The selection can not be better than the information.

The information that you need, or equipment that you wish us to select for you, needs to reflect this data.

Mass velocity (& mass) gives kinetic energy. Without this, calculations are "guesswork".

Another way to arrive at the same figure is: Flow Rate & SG Example: 1000 Liters/hr & SG 1.15 grams/cm3 1150 kg/hr=.31944 kg/sec. You need to accelerate a mass from zero to that, or to decelerate a mass from that to stop, then, with the acceleration rate, or time / frequency (below), we can tell you how big a cushion you will need, for a given residual pressure / force rise. See Mass Makes the Difference

The frequency of the fluctuation gives the time for acceleration and deceleration forced by a pump.

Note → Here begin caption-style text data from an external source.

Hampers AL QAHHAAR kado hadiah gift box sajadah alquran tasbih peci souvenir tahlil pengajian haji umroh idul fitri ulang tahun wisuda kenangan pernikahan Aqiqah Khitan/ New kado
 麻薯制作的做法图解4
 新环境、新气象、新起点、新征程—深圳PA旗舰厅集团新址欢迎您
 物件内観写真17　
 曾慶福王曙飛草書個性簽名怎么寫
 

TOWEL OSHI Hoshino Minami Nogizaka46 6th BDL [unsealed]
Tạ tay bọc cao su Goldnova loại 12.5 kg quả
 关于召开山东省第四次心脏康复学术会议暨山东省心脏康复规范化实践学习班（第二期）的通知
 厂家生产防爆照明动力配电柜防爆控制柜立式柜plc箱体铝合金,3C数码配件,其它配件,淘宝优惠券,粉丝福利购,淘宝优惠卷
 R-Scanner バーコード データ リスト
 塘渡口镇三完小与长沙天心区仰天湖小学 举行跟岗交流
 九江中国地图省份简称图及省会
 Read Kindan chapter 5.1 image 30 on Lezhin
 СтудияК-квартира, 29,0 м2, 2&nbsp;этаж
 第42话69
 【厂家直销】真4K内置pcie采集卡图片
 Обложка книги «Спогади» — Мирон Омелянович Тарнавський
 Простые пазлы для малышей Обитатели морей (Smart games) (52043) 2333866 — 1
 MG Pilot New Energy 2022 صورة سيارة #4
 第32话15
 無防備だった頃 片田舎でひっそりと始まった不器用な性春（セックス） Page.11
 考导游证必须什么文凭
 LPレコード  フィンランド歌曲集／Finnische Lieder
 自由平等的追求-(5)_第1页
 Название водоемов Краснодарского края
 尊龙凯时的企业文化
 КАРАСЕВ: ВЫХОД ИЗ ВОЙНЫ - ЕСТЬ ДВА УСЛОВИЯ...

For example: If a pump has three plungers, is driven at 400 rpm, and is volumetrically efficient then (including "overlap surge") there will be a 24 Hz primary forcing frequency. The volume flow per minute divided by 1440, and divided a factor according to the pump type characteristics, will give the volume of one pulse. From this, and your required residual pulsation, we determine the dampener volume that you need. See Comparative Smoothness Factors by Pump Type.

Viscosity is of most importance in suction systems, the viscous drag can impair pump filling. See Pipe Drag Loss Not Acceleration Head.

Minimum Design Metal Temperature willmaterial selection. Low MDMT requires low carbon, which results in lower working stress, which means more material. Therefore, MDMT affects cost and lead time. Low carbon steel is scarce.

Design Temp for Working Stress __c/f A 316L flange that has a working pressure of 3000 psi at 100 degrees F will be reduced to 2065psi at 400 degrees F.

THEREFORE ALL OF THE DETAILS ARE OF GREAT IMPORTANCE.